◆ TEXT
Hepatitis C awareness efforts kicked into high gear last week in communities serving African Americans, a group that has a higher than average prevalence of the virus.
Up to 80% of people who get the bloodborne virus don’t have symptoms with acute hepatitis C, the early stages of the disease, according to the Centers for Disease Control and Prevention. If chronic infection sets in, the virus can seriously damage the liver and over time cause cirrhosis, liver cancer, and the need for a liver transplant.
National African American Hepatitis C Action Day was held July 25 and included events throughout the country aimed at reducing the high incidence of infection among people in black communities. The National Black Leadership Commission on Aids worked with health partners and government agencies in more than 20 states to support education and awareness of the disease. Free testing will be offered in many cities that sponsor events.
Baby boomers are the largest population of people believed to be living with hepatitis C in the US, according to the CDC, which has recommended testing for the virus among all people born from 1945 to 1965. The burden of this disease is even greater among African Americans, who are 74.6% more likely to have ever been infected with the virus compared to the overall population, according to a 2013 National Medical Association panel report about the hepatitis C crisis among African Americans.
C. Virginia Fields, the commission’s president and CEO, noted in a news release that millions of Americans have hepatitis C and the “vast majority do not know that they are infected.”

◆ TASKS AND EXERCISES
[a] Answer these questions using the hepatitis C article above:
(i) On what date was National African American Hepatitis C Action Day held?
(ii) Which birth years does the CDC say should be tested for the virus?
(iii) Who is the commission's president and CEO?
[b] List every organization named in the hepatitis C article.
[c] Write the next part of the hepatitis C article, picking up right after its last sentence.

◆ ENTRIES PROVIDED
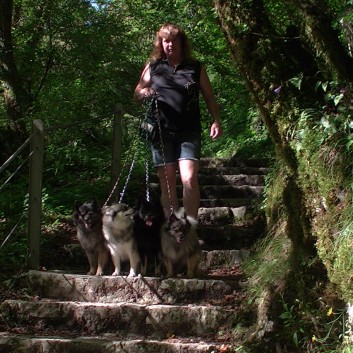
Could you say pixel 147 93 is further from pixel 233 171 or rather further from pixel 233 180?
pixel 233 171

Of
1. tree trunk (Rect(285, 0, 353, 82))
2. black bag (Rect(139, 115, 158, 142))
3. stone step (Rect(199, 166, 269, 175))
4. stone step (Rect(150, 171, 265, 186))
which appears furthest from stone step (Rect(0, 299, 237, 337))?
stone step (Rect(199, 166, 269, 175))

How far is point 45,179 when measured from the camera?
848 cm

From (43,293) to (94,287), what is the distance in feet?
1.57

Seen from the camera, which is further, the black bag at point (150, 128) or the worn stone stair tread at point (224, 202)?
the worn stone stair tread at point (224, 202)

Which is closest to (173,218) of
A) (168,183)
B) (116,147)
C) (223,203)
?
(168,183)

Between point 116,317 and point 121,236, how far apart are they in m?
0.87

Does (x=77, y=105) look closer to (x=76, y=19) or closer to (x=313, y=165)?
(x=76, y=19)

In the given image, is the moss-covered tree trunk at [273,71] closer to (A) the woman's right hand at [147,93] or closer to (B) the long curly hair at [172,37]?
(B) the long curly hair at [172,37]

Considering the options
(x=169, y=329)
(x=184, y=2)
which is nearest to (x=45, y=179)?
(x=169, y=329)

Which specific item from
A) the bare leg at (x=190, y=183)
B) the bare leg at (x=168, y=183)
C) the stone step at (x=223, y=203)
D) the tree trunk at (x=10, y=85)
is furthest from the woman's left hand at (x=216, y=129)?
the tree trunk at (x=10, y=85)

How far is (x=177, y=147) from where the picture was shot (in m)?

◆ ACTIVITY ANSWERS
[a]
(i) July 25
(ii) 1945 to 1965
(iii) C. Virginia Fields

[b]
Centers for Disease Control and Prevention (CDC)
National Black Leadership Commission on Aids
National Medical Association

[c]
“New therapies are now available that can cure hepatitis C, making awareness and testing more critical than ever,” Fields said. “It is time for us as a community and as a nation, to take action, as this day implies, and spread the word about the importance of testing and linkage to care and the ability to effectively treat this deadly disease.”
Another awareness campaign is planned for July 28 when millions of people are expected to take part in World Hepatitis Day. Public and private groups will sponsor events to spotlight advances in treatment and ways to detect and prevent the spread of the virus that infects millions of people worldwide, according to a press release.
Health officials estimate that 400 million people across the globe have either hepatitis B or C, according to the website worldhepatitisday.org, which is sponsored by the World Health Alliance and the World Health Organization. Visitors to the website are urged to learn the facts and are reminded that 1.4 million people die every year from viral hepatitis, deaths that could be prevented “with better awareness and understanding” of the disease.